And before you can even start doing that weird thing, you are required to fill in forms and sign a contract, and thereafter each hour you spend talking to one another is framed by strict rules of responsibility and confidentiality. And, to boot, there is no other person in your life who will know so much about you and about whom you will know so very little.
There are many more weird aspects of therapy, but as far as I’m concerned, these are quite enough to start with. And if you find yourself thinking along these lines, rest assured that you’re not alone. There are many people who find this topsy-turvy arrangement confusing enough that they quit after only a session or two, and there are quite a lot more (like, a lot) who won’t even consider starting in the first place.
However, if you can get used to it—and it does take some getting used to, though it usually doesn’t take as long as you might think—you’ll find that the various strangenesses of therapy are not only helpful, but actually necessary for the whole thing to work. A lot of the time, people find that they actually need and want their therapist to be a stranger, because that way they they know they can trust them! Which sounds logically backwards, but there it is…
Thus, given that the whole situation is so upside-down and inside-out, I would be much more concerned if you didn’t feel at least a little bit uncomfortable during your early sessions.
SNAFU: Situation Normal, All Fucked Up
What can contribute to this confusion and discomfort about the whole therapy thing is when your therapist doesn’t acknowledge or even seem to notice the weirdness. They act as if the whole thing is perfectly sensible and normal—because for them it is totally normal. They spend all day in this weird space of talking to strangers about all of the intimate and taboo things that nobody talks about in public, and so sometimes they forget that what they’re doing can feel very risky indeed.

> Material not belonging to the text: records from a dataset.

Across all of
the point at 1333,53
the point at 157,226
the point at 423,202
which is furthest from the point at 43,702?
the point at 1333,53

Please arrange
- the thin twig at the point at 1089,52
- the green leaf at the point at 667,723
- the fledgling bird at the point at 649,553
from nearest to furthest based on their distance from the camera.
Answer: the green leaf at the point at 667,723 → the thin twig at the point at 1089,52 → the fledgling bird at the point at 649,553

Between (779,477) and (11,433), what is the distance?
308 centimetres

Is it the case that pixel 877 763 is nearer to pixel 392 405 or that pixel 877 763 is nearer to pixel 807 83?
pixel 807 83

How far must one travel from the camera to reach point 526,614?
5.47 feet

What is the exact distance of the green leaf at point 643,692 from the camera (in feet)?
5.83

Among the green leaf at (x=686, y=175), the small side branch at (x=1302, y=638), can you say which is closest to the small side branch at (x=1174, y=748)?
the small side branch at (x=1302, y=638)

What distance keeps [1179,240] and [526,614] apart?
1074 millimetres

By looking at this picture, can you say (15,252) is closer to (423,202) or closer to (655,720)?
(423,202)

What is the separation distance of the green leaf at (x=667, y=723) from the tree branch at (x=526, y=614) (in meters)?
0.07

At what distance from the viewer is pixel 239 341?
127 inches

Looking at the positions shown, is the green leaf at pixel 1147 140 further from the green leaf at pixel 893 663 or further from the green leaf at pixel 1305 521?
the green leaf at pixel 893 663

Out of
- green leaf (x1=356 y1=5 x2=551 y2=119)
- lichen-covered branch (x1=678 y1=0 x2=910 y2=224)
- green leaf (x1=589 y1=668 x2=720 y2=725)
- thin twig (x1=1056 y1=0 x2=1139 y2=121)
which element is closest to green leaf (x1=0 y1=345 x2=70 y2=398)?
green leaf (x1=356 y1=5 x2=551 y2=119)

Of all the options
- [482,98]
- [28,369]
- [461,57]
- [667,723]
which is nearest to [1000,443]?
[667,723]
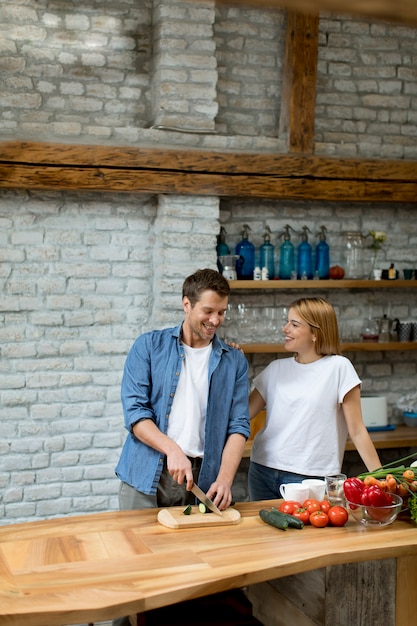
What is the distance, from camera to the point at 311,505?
313 cm

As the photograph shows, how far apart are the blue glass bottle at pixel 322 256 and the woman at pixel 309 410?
1948mm

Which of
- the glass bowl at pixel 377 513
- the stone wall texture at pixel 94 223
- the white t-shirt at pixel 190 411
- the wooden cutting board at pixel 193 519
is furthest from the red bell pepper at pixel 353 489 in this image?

But ask them about their own first few months as a trainee therapist and they might tell you just how bizarre and uncomfortable the whole thing seemed. And more importantly, they might tell you about their own talker’s block and how incredibly nervous they were about being emotionally intimate with perfect strangers—and how terrified they were of talking about taboo subjects, offending someone, or simply saying something “stupid.”
So to be super clear: In my view, it is a good thing that you initially feel uncomfortable, because you are indeed in a profoundly weird situation. Feeling uncomfortable just means that your emotional “spidey senses” are doing exactly what they should be doing— they’re picking up on the many strangenesses of psychotherapy.
Finally, the thesis statement
Hence this article. There are a number of common feelings, reactions, and fears which trying to “open up” in this weird situation can bring up for people. On top of this basic strangeness, there are a number of common themes which can contribute to your discomfort with your therapist. As I said in the caveat, I present them here with the express purpose of normalizing them, because they are nothing to be ashamed of and nothing you need to hide from anyone, especially yourself.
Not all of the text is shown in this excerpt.